Je voudrais vous faire part du cas d’une personne qui commence à travailler en France et qui souhaite poursuivre sa vie professionnelle dans un pays de l’Union européenne. Avant de partir, elle se renseigne et lit le règlement du Parlement européen et du Conseil portant sur la coordination des systèmes de sécurité sociale.
À l’article 12, intitulé « totalisation des périodes », elle apprend que « les périodes respectives d’assurance, d’emploi, d’activité non salariée ou de résidence accomplies sous la législation d’un État membre s’ajoutent aux périodes accomplies sous la législation de tout autre État membre, dans la mesure où il est nécessaire d’y faire appel en vue de l’application de l’article 6 du règlement de base, à condition que ces périodes ne se chevauchent pas ». La personne comprend alors que, dans le calcul de sa pension de retraite, il sera tenu compte des périodes d’activité effectuées dans chaque pays de l’Union européenne.

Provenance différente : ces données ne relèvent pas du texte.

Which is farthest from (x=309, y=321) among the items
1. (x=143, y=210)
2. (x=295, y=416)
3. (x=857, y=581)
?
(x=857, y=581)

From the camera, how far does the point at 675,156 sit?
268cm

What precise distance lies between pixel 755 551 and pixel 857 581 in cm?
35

À un autre moment de sa carrière, la même personne part travailler aux États-Unis. Elle prend soin de consulter préalablement l’accord de sécurité sociale entre le Gouvernement de la République française et le Gouvernement des États-Unis d’Amérique. Elle relève alors un point précis : « L’institution française prend en compte les périodes d’assurance validées en vertu de la législation des États-Unis dans la mesure où elles ne se superposent pas à des périodes d’assurance validées en vertu de la législation française, tant en vue de déterminer l’ouverture du droit à prestations qu’en vue du maintien ou du recouvrement de ce droit ». Elle note également que « l’institution française détermine, d’après sa propre législation, si l’intéressé réunit les conditions requises pour avoir droit à une pension de vieillesse ».

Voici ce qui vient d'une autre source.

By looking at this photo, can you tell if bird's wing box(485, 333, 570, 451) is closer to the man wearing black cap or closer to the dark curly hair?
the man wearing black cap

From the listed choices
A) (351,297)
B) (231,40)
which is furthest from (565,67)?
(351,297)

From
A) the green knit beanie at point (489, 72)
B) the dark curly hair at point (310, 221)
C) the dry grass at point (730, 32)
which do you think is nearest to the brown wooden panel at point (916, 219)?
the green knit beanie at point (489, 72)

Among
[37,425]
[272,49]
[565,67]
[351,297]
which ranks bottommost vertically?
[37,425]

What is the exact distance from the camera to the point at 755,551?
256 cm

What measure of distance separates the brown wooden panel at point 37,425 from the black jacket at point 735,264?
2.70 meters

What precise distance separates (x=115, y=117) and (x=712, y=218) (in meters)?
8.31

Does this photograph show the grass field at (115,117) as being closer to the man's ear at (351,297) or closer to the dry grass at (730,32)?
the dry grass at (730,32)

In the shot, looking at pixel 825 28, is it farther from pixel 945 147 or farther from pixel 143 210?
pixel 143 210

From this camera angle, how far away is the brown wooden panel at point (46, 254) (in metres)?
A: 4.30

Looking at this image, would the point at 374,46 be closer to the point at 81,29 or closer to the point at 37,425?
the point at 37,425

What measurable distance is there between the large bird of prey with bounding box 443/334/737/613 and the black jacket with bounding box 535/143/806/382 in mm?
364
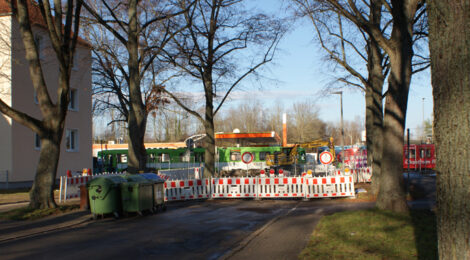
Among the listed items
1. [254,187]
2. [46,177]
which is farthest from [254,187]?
[46,177]

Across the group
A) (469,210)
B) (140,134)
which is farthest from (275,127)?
(469,210)

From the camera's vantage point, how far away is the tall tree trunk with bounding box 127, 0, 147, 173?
19.5 metres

Là encore, les choses sont très précises : si la personne a travaillé en France et aux États-Unis, les périodes qu’elle a passées aux États-Unis seront aussi comptées pour le calcul explicite de son taux de retraite en France.
En réalité, la personne s’est trompée, parce que les conventions fiscales et les règles de l’Union européenne en la matière ne se conjuguent pas. Cette absence de cadre pour conjuguer les conventions fiscales pose un réel problème puisqu’elle pénalise la mobilité des travailleurs, qui, au regard du nombre de trimestres cotisés en vertu des conventions fiscales, pourraient éventuellement remplir les exigences d’un taux plein. Il faut donc que ces travailleurs fassent un choix entre les différentes conventions fiscales qui s’appliquent à eux.
Dans un arrêt de principe du 28 mars 2003, la cour d’appel de Caen, confirmant la décision du tribunal des affaires de sécurité sociale du 22 février 2002, affirme que, si le champ d’application des conventions bilatérales ne vise, par définition, que les deux pays signataires, « aucune règle issue du droit national, communautaire ou international ne s’oppose à l’application conjointe de deux accords bilatéraux […] et aucune règle, ni même aucune contrainte d’ordre technique, n’impose en l’espèce qu’un choix entre le bénéfice de l’un ou de l’autre soit effectué par l’assuré susceptible de bénéficier de l’un et de l’autre ».
L’amendement, qui tient compte de cet arrêt, vise non pas à faire peser sur nos partenaires avec lesquels nous avons signé des conventions de sécurité sociale un engagement que la France aurait pris lors de la signature d’une autre convention, mais à rendre compatibles les engagements que la France a pris vis-à-vis de plusieurs de ses partenaires. Il tend à corriger cette anomalie en permettant aux caisses de retraite de prendre en compte l’ensemble des années de cotisation, ce qui est de plus en plus indispensable compte tenu des nouvelles exigences de durée de cotisation pour bénéficier d’une retraite à taux plein.
C’est la raison pour laquelle je défends cet amendement, mes chers collègues, que je vous demande d’adopter au nom de la défense de la mobilité.